|This is an archive page that has been kept for historical purposes. The conversations on this page are no longer live.|
Compound nouns : one or two articles
I have just created an article about the translations of crude oil. I have put it under crude. I wonder if it is better to create a seperate article (crude oil) or if it is better to put all under crude -- Youssefsan 21:10, 14 Jan 2003 (UTC)
crude oil should eb on a seprate page. -fonzy 22:28, 14 Jan 2003 (UTC)
- I think it should be in a seperate article --Imran 22:28, 14 Jan 2003 (UTC)
We need Namespaces, Clear Syntax and Automation, or do we?
I've seen the definition for Wiktionary: A Dictionary and a Thesaurus in every language. The goal is great, but the current infrastructure and free-form syntax means that there will be an enormous amount of redundant manual editing, that could be done automatically if we just had a clear syntax and some software. I'm not saying that it would be easy, I'm just saying it could be feasible.
e.g. To achieve the goal for one meaning of one word in n languages we have to make n(n-1)=n^2-n entries will frustrate a lot of people, who think something like: "If we just XML'd this and this and so forth..."
At least in nouns there are a lot of unambiguous words in most languages.
I'm sure that here are lots of people who have thought of this kind of scheme of automation through clearly defined syntax, namespaces for languages and classes of words (noun, verb...) and evolving the underlying software.
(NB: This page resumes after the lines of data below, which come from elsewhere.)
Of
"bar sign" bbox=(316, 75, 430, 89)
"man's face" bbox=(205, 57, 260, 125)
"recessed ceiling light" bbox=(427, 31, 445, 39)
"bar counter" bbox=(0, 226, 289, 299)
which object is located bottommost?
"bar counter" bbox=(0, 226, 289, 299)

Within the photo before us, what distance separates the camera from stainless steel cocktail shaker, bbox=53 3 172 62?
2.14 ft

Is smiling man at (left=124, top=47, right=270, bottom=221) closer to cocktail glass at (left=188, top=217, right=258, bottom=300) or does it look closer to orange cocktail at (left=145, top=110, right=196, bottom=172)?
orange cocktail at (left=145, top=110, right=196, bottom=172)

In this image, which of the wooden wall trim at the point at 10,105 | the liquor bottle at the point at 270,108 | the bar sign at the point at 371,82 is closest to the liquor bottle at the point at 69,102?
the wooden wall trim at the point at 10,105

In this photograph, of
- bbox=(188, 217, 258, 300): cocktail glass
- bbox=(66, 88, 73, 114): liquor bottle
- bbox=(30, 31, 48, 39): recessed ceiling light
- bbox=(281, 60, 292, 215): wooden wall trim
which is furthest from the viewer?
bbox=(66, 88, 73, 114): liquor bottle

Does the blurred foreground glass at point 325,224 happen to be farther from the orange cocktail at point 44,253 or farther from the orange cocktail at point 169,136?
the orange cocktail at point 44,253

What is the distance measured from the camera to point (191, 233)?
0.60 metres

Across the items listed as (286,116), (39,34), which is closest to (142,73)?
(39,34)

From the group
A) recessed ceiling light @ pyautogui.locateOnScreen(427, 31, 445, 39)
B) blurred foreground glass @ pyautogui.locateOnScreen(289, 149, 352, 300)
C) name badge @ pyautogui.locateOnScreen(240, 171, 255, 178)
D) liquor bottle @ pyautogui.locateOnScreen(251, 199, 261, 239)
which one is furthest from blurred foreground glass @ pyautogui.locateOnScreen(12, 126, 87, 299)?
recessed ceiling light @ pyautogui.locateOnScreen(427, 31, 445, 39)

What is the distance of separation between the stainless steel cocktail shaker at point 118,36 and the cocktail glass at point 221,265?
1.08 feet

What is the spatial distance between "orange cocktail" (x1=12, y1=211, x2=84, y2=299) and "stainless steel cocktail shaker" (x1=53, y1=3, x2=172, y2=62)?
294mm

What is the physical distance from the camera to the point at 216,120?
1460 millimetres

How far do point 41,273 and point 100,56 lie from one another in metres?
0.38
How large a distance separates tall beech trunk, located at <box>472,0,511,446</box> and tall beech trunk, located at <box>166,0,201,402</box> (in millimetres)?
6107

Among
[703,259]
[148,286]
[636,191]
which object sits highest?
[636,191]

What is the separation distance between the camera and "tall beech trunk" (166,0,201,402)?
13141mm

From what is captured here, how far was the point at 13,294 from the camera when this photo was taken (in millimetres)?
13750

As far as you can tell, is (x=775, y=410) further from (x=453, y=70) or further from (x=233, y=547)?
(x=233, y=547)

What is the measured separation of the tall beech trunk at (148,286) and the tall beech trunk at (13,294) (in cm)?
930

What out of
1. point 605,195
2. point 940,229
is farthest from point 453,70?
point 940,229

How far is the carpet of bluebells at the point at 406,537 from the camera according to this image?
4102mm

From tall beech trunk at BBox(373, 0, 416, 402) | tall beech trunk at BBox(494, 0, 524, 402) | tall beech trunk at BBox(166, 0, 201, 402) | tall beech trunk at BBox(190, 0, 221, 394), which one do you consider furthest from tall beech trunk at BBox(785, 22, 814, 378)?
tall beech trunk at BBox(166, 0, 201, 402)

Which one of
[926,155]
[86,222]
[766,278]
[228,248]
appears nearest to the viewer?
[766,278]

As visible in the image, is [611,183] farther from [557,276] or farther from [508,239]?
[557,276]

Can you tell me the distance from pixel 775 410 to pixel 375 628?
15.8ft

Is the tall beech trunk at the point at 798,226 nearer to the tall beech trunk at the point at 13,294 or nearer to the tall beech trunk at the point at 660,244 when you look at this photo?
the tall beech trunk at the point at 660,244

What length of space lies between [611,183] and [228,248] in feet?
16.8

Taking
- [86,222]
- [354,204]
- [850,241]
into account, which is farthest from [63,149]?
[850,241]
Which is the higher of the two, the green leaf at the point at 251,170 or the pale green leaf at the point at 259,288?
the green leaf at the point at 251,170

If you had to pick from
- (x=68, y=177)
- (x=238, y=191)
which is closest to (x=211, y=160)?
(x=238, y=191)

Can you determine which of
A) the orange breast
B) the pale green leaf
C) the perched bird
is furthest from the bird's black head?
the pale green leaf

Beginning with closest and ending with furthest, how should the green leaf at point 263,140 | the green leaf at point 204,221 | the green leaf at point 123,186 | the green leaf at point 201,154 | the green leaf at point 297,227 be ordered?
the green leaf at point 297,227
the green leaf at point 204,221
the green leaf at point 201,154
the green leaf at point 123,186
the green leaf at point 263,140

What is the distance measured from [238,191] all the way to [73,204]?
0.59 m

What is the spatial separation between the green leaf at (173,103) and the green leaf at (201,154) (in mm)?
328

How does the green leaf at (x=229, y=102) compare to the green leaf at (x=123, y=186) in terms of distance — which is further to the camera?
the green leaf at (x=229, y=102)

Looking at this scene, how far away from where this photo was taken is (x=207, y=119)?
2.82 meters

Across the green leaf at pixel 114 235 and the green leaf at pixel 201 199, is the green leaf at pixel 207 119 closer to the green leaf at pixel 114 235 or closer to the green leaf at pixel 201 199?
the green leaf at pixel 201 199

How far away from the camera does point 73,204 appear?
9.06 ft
Please see My page on what I've managed to scribble down on this matter
I'll iterate on the subject with your help. Cheers.
- Juho 13:26 Feb 22, 2003 (UTC)
- IT WON'T WORK! Language is not that well behaved, and I shudder at the thought of bot generated translations.
- Please consider the following POVs:
- Automatical entries could go to a special namespace and therefor have a different colour before they are checked by a human to be sane and truthful
- The dependency-data from the automatical translation would be very useful for detecting, stopping and reversing vandalism.
- Let me illustrate this point.
- In Wikipedia when I make a change to an article it takes me some time, lots of concentration, Googleing, backtracking my subscribed RSS-feeds and consulting books which makes it very likely that I will put it on my Watchlist to see if someone axes my edits or what further info people input on the subject. I believe most people go about this Watchlist matter in the same way, which results in numerous eyeballs ready to catch vandalism, minor puns, POVs and so on.
- In Wiktionary the contribution of adding a translation usually takes 10-30 seconds and when you get into the flow, you'll do these for half an hours straight and I have no interest to watch these articles (most likely thing to catch would be someone adding a translation in a language I don't have a clue about). Therefore it is much simpler to vandalise Wiktionary e.g. just change some translation to an obcenity and mark something else in the summary.
- When utilising Wikipedia to get information, one can use common sense to filter out possibly unreliable information.
- When utilising Wiktionary to get a translation, I'm really vunerable to practical jokes, puns and obcenities whether human or bot created
- Comments and further thinking are very welcome.
- I'll write more on this subject in my own space. I'll post a link here when I've elaborated and argued my view more precisely
- - Juho 11:24 Feb 23, 2003 (UTC)
- Sure there are some words that can easily be mapped on a one-to-one basis between languages, but these are the exception. This mapping works best with modern technical terms. The further one gets from these technical terms, the more connotational baggage a word picks up, and that baggage will not be the same in every language. Distinctions may be made in one language but not in another. Distinguishing between ser and estar is a problem for a new speaker of Spanish. The use of the is a problem for slavs wanting to learn English. Do we treat each item of a Finnish declension as a separate word?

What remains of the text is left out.